The perspective, then, is this: the rates of infection are too high, the testing is too sparse, and the results take too long to come back. Returning to schools in person will create new outbreaks, and the poor testing structure means these outbreaks will have a long time to spread before any decision is made to close the schools down again. And with high-ranking officials in the Trump administration preparing us for half a million deaths, that decision does not seem likely to come anytime soon. However, there needs to be a new shutdown that is combined with a real expansion of testing. Without this, it is impossible to make the schools safe. The situation, a real mess now, has the potential to turn into a complete disaster!

It is a real mess that needs to be straightened out right now, but to do this the teachers unions need to step up in a big way. The stakes for the whole labor movement are high, but the unions have shown recently that they can rise to the occasion. In leading this struggle, teachers’ unions could not only win support from the rest of the working class, but help lead the working class in a fight for a real defense of public health.

The Red for Ed movement and the nationwide teachers’ strikes of 2018 proved that teachers are ready to fight. And when the teachers did fight, they proved that they were an inspiration for the entire labor movement. We’ve seen that just the threat of a strike, as in Chicago, was enough to move the entire school system on-line.

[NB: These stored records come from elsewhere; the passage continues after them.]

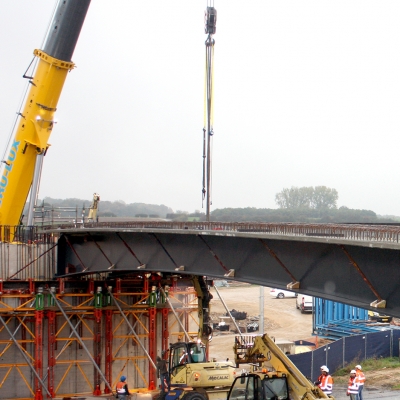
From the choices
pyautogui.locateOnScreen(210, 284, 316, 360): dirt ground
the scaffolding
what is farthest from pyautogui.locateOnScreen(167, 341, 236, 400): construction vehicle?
pyautogui.locateOnScreen(210, 284, 316, 360): dirt ground

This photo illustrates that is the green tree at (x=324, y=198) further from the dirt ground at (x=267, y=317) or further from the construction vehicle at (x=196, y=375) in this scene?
the construction vehicle at (x=196, y=375)

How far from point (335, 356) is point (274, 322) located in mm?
21639

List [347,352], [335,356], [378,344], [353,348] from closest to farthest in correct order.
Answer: [335,356] → [347,352] → [353,348] → [378,344]

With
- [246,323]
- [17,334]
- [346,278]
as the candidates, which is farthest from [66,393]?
[246,323]

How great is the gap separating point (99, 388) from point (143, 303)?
3688 mm

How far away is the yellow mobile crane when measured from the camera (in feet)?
79.2

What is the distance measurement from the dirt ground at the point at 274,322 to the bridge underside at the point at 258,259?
35.3 feet

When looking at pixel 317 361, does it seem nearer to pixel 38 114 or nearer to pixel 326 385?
pixel 326 385

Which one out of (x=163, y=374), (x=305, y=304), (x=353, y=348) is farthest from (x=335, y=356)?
(x=305, y=304)

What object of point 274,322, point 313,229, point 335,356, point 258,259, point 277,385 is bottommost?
point 274,322

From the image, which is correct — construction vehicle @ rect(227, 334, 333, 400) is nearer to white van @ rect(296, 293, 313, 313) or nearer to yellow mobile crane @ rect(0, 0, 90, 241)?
yellow mobile crane @ rect(0, 0, 90, 241)

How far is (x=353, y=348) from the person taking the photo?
97.7ft

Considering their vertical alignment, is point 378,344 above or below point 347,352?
above

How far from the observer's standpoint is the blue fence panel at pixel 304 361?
26.7m
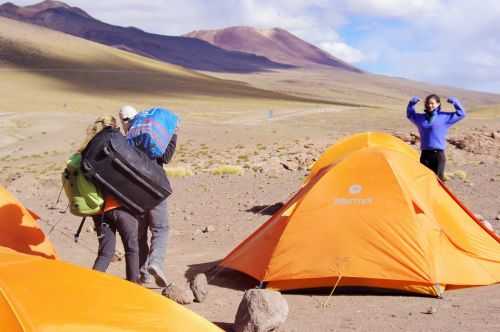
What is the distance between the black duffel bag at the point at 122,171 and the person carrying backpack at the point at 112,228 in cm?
9

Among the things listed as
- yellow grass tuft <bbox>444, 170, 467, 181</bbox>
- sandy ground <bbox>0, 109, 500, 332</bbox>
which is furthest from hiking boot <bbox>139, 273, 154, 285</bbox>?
yellow grass tuft <bbox>444, 170, 467, 181</bbox>

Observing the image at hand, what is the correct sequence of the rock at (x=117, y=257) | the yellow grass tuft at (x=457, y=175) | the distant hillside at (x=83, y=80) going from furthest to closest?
the distant hillside at (x=83, y=80) < the yellow grass tuft at (x=457, y=175) < the rock at (x=117, y=257)

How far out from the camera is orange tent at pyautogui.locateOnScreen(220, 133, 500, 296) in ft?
21.4

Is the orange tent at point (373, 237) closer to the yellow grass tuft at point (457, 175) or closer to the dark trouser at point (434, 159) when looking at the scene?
the dark trouser at point (434, 159)

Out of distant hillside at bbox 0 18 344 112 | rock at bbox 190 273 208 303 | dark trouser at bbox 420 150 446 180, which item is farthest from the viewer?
distant hillside at bbox 0 18 344 112

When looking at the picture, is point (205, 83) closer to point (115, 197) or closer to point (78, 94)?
point (78, 94)

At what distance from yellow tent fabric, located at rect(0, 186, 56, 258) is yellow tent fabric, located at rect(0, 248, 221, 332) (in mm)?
3051

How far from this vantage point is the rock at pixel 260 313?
5.32 m

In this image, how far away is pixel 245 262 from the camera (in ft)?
23.6

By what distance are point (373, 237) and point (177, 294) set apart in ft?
5.84

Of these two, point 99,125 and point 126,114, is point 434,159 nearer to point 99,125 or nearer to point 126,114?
point 126,114

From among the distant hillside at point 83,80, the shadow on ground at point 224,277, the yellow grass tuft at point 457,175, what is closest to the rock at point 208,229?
the shadow on ground at point 224,277

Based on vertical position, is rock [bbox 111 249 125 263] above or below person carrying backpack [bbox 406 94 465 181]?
below

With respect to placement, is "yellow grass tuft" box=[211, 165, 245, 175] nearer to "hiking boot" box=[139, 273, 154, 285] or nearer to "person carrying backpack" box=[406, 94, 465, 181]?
"person carrying backpack" box=[406, 94, 465, 181]
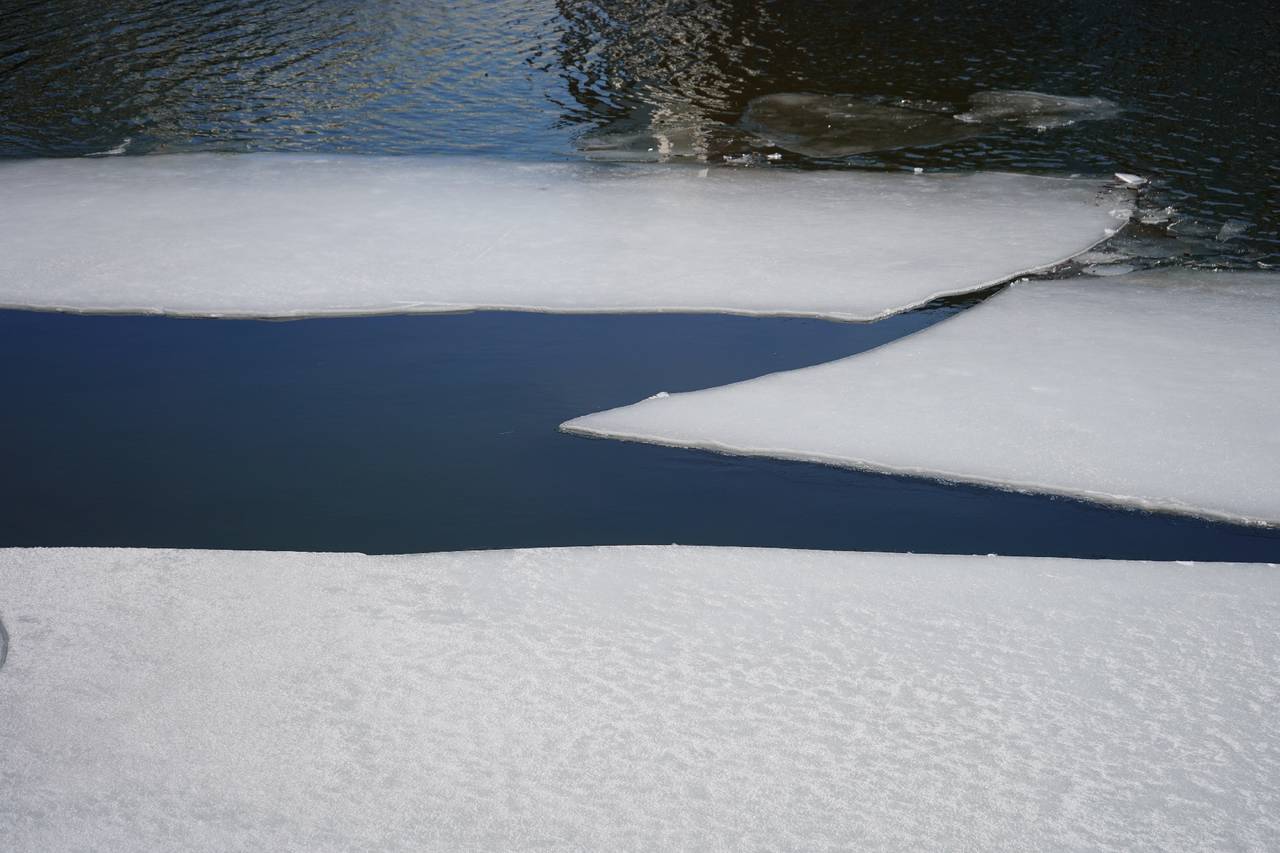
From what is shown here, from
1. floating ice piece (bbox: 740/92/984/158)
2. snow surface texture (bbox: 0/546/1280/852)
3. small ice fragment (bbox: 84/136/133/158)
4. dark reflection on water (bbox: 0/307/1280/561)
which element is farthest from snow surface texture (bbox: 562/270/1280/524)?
small ice fragment (bbox: 84/136/133/158)

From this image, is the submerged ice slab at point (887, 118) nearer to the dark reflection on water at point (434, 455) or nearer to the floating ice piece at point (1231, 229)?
the floating ice piece at point (1231, 229)

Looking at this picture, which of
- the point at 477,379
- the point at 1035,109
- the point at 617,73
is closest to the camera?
the point at 477,379

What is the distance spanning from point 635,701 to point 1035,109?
5.50 m

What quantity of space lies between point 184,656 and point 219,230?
280 centimetres

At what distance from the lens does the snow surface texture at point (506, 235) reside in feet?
12.9

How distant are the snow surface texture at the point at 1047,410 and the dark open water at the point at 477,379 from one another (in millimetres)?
66

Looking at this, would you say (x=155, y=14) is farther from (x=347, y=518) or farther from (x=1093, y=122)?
(x=347, y=518)

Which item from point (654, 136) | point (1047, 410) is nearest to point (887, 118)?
point (654, 136)

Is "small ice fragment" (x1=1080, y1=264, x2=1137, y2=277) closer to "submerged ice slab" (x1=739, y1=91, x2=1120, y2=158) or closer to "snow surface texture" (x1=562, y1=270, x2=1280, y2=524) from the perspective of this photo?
"snow surface texture" (x1=562, y1=270, x2=1280, y2=524)

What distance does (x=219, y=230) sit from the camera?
4.59 m

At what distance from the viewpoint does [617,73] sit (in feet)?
25.0

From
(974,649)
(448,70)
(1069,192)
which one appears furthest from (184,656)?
(448,70)

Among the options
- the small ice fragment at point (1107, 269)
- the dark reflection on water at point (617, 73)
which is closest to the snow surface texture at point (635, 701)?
the small ice fragment at point (1107, 269)

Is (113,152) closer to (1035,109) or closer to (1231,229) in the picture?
(1035,109)
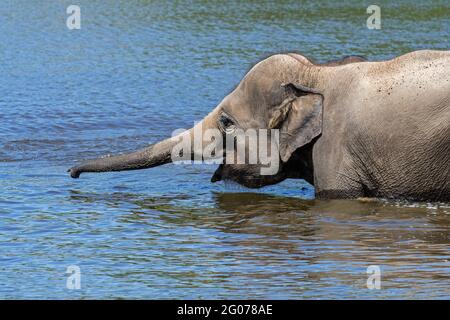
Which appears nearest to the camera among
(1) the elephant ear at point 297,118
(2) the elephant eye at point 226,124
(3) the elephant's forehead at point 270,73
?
(1) the elephant ear at point 297,118

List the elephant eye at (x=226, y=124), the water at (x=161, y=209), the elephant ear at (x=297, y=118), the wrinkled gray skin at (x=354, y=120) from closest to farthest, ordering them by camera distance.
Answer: the water at (x=161, y=209)
the wrinkled gray skin at (x=354, y=120)
the elephant ear at (x=297, y=118)
the elephant eye at (x=226, y=124)

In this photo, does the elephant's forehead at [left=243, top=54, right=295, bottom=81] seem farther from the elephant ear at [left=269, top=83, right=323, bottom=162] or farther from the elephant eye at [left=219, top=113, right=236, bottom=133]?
the elephant eye at [left=219, top=113, right=236, bottom=133]

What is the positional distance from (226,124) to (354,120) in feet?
4.20

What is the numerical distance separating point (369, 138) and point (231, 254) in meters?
1.78

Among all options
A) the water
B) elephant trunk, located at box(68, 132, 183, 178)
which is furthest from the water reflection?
elephant trunk, located at box(68, 132, 183, 178)

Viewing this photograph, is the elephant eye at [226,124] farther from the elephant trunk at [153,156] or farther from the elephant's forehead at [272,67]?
the elephant's forehead at [272,67]

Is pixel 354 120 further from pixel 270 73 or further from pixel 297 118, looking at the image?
pixel 270 73

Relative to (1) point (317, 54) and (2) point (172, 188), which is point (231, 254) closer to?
(2) point (172, 188)

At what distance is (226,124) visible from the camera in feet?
39.9

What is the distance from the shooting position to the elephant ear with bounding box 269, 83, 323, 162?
1175cm

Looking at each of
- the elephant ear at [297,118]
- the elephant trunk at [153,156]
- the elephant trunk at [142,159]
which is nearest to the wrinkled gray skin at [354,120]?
the elephant ear at [297,118]

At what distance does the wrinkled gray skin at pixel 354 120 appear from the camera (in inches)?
451

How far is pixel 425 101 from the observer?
449 inches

While this is a step forward, the fact remains that the lack of physical classes hurts students from low-income families the most. Far too many of these students do not have access to the internet. The unions must demand access to laptops and enough community “hotspots” for all low-income students. The veiled threat of a nationwide work stoppage with no real planning or preparation would not be taken seriously by either the teachers or the school administrations. The job actions would need to be coordinated between all the education unions as well as the unions that include support and maintenance workers. Parents, and indeed the entire communities, need to be involved as well.

The demand must be: The schools must not reopen unless safety for all can be guaranteed! This is, after all, a matter of life and death. The stakes for the teacher, students, their families and, indeed, all of labor could not be higher.